Addressing Kim directly, Trump tweeted on Sunday, "I am the only one who can get you where you have to be. You should act quickly, get the deal done. See you soon!"

On the same day, the United States and South Korea said that they have decided to postpone their joint air defense exercises, scheduled for later this month, as an olive branch to the North. Pyongyang has denounced such drills as rehearsals for an invasion.

But Kim Kye Gwan, adviser to the North Korean Foreign Ministry, said in a statement carried by the official Korean Central News Agency that ties between the two nations have not improved much even though Kim Jong Un and Trump have met three times since June last year.

North Korea is "not interested" in a "fruitless" summit, Kim Kye Gwan, a former chief nuclear negotiator with the United States, said, adding, "If the United States really does not want to let go of the thread of dialogue, it should make a decision to withdraw its hostile policy."

Ensuring the continuation of the political system led by Kim Jong Un is believed to be the primary goal of North Korea.

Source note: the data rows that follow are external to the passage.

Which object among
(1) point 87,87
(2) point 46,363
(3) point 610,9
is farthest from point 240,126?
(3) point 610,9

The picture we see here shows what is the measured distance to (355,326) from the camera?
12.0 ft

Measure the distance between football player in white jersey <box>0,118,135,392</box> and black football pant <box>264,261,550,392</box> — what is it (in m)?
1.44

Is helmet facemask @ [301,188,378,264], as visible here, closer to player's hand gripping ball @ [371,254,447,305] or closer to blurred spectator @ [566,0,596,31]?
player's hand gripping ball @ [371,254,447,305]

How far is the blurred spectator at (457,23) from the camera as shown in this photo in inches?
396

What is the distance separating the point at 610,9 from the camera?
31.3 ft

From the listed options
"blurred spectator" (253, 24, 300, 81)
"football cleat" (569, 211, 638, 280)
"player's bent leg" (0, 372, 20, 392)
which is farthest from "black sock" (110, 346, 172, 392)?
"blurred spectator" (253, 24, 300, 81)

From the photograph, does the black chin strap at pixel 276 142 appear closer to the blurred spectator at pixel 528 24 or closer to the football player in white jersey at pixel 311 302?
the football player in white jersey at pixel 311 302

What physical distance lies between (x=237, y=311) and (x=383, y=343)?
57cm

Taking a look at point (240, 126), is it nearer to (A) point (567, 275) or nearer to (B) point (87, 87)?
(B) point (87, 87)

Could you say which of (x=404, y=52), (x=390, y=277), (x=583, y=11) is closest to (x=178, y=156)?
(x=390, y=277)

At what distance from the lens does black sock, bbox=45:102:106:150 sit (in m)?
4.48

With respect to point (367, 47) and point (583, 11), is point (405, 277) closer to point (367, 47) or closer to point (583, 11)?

Washington and Pyongyang held a working-level meeting in Stockholm in early October, but it ended without progress. Kim Myong Gil, who has also led the negotiations for the North, said the talks broke down as Washington came to the table "empty-handed."

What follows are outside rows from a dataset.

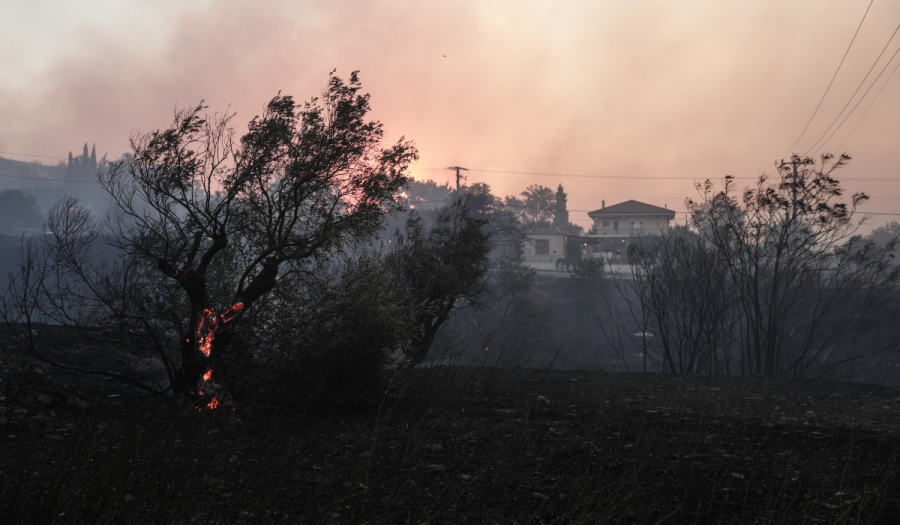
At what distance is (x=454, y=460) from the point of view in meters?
7.69

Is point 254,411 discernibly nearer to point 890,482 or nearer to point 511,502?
point 511,502

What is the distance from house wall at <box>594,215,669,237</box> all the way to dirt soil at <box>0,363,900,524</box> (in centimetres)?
7841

At the first-ever U.S.-North Korea summit in June 2018 in Singapore, Trump promised to provide security guarantees to Pyongyang in return for "complete" denuclearization of the Korean Peninsula.

North Korea, however, has argued that the United States has not implemented the agreement despite Pyongyang taking what it says are concrete steps to discard nuclear weapons.

In recent months, North Korea has continued to test its weapons technology. It has warned it may restart nuclear and intercontinental ballistic missile tests if negotiations with the United States fail to achieve a breakthrough by the end of this year.

The United States and North Korea technically remain in a state of war after the 1950-1953 Korean War ended in a cease-fire. The two countries have no diplomatic relations.